Stated problem:
Output every line of the records as a numbered list, leaving out any blank lines.

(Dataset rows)
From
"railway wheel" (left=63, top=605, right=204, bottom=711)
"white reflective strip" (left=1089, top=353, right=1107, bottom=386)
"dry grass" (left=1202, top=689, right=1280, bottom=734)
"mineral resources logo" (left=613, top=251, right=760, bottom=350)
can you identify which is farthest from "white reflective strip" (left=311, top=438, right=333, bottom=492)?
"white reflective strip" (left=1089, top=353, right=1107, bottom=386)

Answer to this task:
1. From
2. "railway wheel" (left=63, top=605, right=204, bottom=711)
3. "white reflective strip" (left=1089, top=353, right=1107, bottom=386)
4. "dry grass" (left=1202, top=689, right=1280, bottom=734)
5. "mineral resources logo" (left=613, top=251, right=760, bottom=350)
6. can you identify which is farthest from "white reflective strip" (left=311, top=438, right=333, bottom=492)?
7. "white reflective strip" (left=1089, top=353, right=1107, bottom=386)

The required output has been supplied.